• _TRY IT_:
Exact copy, no pictures: return only the lines below from the line with "l*space Black Twist-Front" up to and including the line with "Het Briefkaart van".

• _DATA SHOWN_:
○ ○ ○

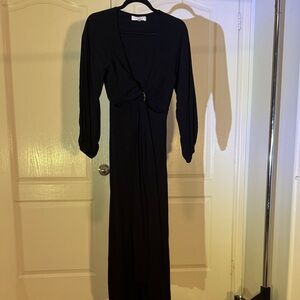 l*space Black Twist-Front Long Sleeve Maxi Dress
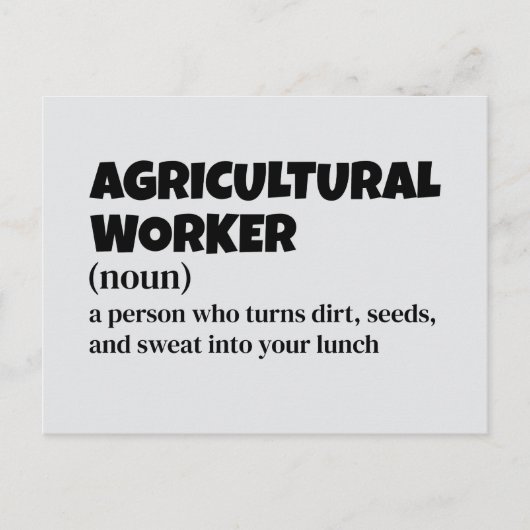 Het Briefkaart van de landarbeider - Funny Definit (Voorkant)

○ ○ ○

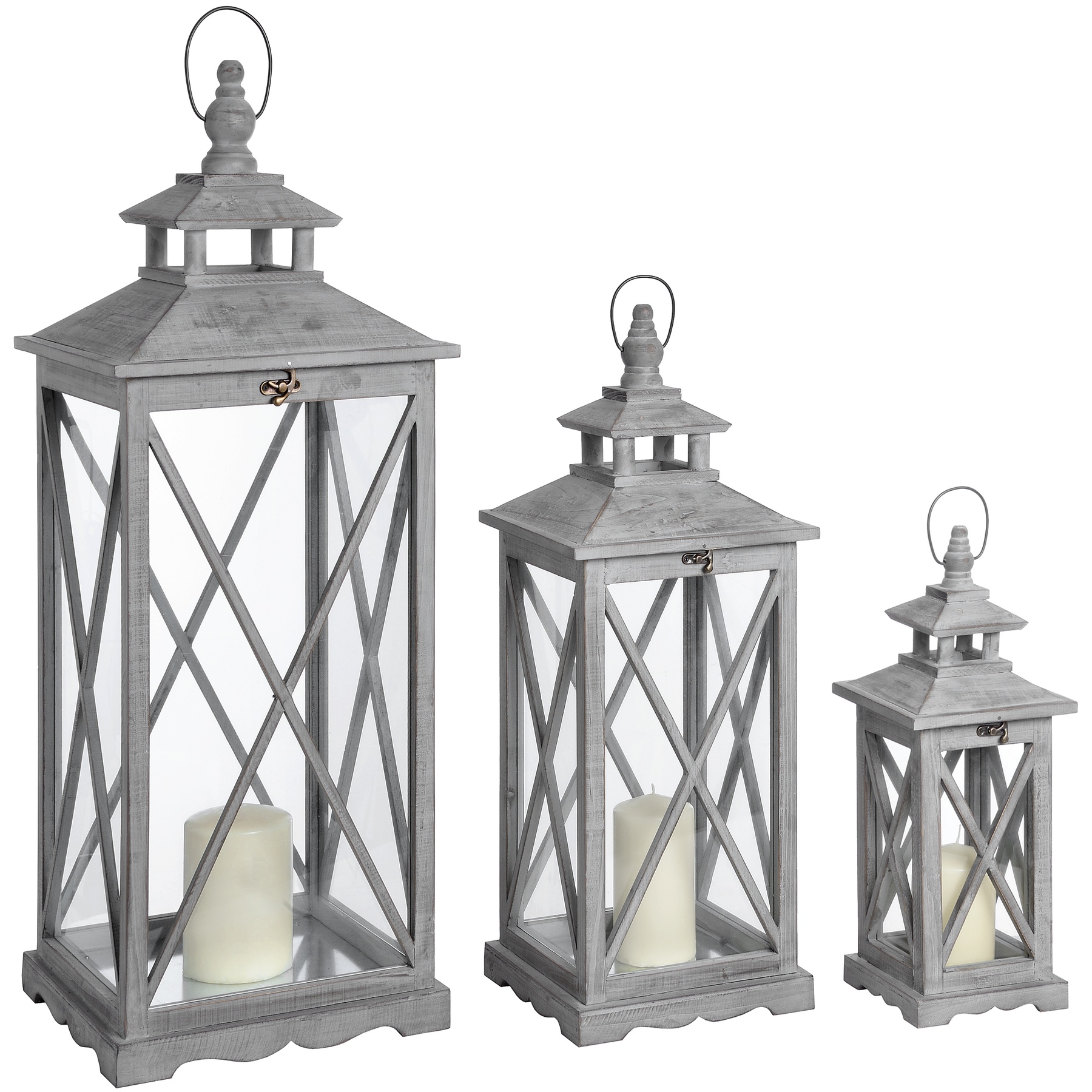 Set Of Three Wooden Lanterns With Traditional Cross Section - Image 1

○ ○ ○

• _EXERCISE RESULT_:
 l*space Black Twist-Front Long Sleeve Maxi Dress
 Het Briefkaart van de landarbeider - Funny Definit (Voorkant)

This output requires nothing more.